首頁 焦慮的啟蒙:以《啟蒙辯證法》為核心的啟蒙反思

四、信仰與藝術的科學化、工業化:進一步的虛無主義

信仰對知識的依賴,是理性主義文化的必然結果。蘇格拉底的理性主義文化把一切都建立在理解的基礎上。“理解然後美”“理解然後信”,都已蘊含在蘇格拉底的理念邏輯之中。隨著以理性把握必然規律來消除焦慮、恐懼的策略逐步取得成功,成效越來越大,近代啟蒙文化蘊含著的“理解然後信”就日益鋪展開來。就像恩格斯所分析過的:“宗教、自然觀、社會、國家製度,一切都受到了最無情的批判:一切都必須在理性的法庭麵前為自己的存在作辯護或放棄存在的權利。”②經過理性啟蒙之後,信仰成為一個私人性概念。如果不把它與知識聯係起來,就會麵臨被消解或弱化。但“信仰依賴於對知識的限製,因而也限製了自身”①。康德代表了近代啟蒙力圖為信仰辯護的做法:理性知識至高無上。信仰注定要和知識捆綁在一起,無論兩者是什麽樣的關係,信仰都必須以知識為基礎,盲目信仰不再被認可。
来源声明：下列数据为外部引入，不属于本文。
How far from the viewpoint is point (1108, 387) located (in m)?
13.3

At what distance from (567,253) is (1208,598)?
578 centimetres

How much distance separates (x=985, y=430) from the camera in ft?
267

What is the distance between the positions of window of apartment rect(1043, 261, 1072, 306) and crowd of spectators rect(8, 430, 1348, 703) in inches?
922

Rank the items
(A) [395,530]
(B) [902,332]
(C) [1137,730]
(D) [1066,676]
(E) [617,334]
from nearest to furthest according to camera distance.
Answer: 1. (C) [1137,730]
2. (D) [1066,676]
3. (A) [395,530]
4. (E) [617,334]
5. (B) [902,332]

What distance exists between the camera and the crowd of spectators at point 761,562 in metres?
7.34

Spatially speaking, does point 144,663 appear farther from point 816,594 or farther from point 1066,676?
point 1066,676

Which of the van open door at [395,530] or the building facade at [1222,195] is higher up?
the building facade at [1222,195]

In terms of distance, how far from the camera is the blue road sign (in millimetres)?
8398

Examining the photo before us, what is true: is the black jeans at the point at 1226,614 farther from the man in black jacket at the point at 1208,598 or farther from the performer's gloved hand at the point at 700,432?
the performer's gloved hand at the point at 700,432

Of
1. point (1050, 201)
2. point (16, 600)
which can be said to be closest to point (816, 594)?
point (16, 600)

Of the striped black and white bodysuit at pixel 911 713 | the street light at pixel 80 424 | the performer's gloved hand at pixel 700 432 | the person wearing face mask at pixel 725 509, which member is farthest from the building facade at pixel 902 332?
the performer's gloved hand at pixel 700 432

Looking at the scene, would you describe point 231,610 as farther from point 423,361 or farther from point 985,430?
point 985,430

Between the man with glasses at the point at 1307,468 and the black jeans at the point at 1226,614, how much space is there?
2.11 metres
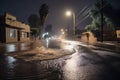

再加上如下這一點:在這裏作者還有說到新教改革,把神聖世俗化(上帝很看重錢了)後,信仰不再依賴於神聖形象,而是依賴《聖經》的文本、文字。依賴於實在存在,依賴於實驗與理性,依賴於文本解釋的這套做法,勢必進一步凸顯知識、理性的地位。這樣運作的最終結果其實就是信仰知識本身,甚至是盲目地信仰知識、理性、真理。而對知識、科學的信仰,就是對工具、力量、統治甚至嚴酷的信仰,因為,價值、美好和崇高價值的信仰勢必被束之高閣,崇高價值肯定不再被信仰了!這就是上帝之死的必然性吧。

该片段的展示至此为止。